Third, it should have a governance structure based on enlightened self-interest – namely, the need for effective auditing to produce numbers that investors can rely on and markets they can trust. This means a Board with interested parties much the same as the NASD’s: solid public companies that want investors to have confidence in their financial statements; institutional investors; broker/dealers; and the public – with accountants being a small minority.
Self-regulation does not mean that industry is left to its own devices. Public participation on an SRO Board is important not only to prevent any conflicts of interest, but also the appearance of such conflicts.
Fourth, it should have assured funding from some of these same self-interested parties, especially those with the biggest stake in the success of the system that have the most to gain from thorough, fair and transparent accounting practices. The best candidates might be issuers (with a small fee on new share registrations, 10K or 10Q filings) and broker/dealers. And since they, of course, also have a major stake in the credibility of their audits, another source of funding could be examination fees charged to the accounting firms themselves.

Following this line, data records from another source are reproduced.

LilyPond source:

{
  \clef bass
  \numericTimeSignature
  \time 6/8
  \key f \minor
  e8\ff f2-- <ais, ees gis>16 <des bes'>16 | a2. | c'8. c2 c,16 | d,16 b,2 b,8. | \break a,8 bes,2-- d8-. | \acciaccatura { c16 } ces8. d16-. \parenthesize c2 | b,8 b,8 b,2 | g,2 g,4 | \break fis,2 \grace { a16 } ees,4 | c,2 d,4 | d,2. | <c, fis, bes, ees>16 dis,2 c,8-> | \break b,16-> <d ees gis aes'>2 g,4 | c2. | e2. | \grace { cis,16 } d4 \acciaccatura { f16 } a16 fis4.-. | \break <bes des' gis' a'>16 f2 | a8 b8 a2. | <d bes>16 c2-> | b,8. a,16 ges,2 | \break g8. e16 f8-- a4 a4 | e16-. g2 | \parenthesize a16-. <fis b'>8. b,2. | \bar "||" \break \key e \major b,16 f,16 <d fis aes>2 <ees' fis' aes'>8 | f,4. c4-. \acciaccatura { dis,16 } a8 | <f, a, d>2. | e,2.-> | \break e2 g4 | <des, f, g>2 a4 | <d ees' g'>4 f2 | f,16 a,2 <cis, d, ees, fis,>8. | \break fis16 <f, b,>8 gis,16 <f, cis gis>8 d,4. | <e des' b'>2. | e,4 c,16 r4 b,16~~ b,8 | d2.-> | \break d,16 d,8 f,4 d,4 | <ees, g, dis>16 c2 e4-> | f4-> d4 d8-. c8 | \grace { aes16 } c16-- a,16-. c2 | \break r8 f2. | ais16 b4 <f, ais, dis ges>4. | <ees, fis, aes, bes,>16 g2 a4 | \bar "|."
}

An effective private regulatory system requires infrastructure, technology and processes to provide quality, timely services. As we all know, monitoring compliance with accounting standards and principles in today’s global economy is a complex and technology-intensive process. The regulator for the accounting profession must be equally up-to-date and technology-intensive.
And finally, it should be subject to strong, appropriate oversight from the SEC to institutionalize accountability. Oversight by government regulators is essential to ensure the integrity of the process. It also provides an appropriate appellate forum for disciplinary actions.
Self-regulation in the securities industry has helped make the U.S. capital markets the most successful and respected in the world. This system was the legislative embodiment of the belief that additional protections were needed to "protect the investor and the honest dealer from dishonest and unfair practices by the submarginal element in the industry." These words are really the roots of the NASD’s central rule: "A member, in the conduct of his business, shall observe high standards of commercial honor and just and equitable principles of trade."
No one is under the illusion that the systemic flaws revealed by Enron can be set right without significant government involvement. Even in the accounting industry, where self-regulation has suffered a bad name, there is a vital role to be played by private sector regulation which fully understands the industry but is not co-opted by it; which commands respect with accountants and credibility with investors; and which allows the SEC to focus its scarce resources where they are most needed to police the honesty of the financial reporting that underpins the success of the U.S. capital markets.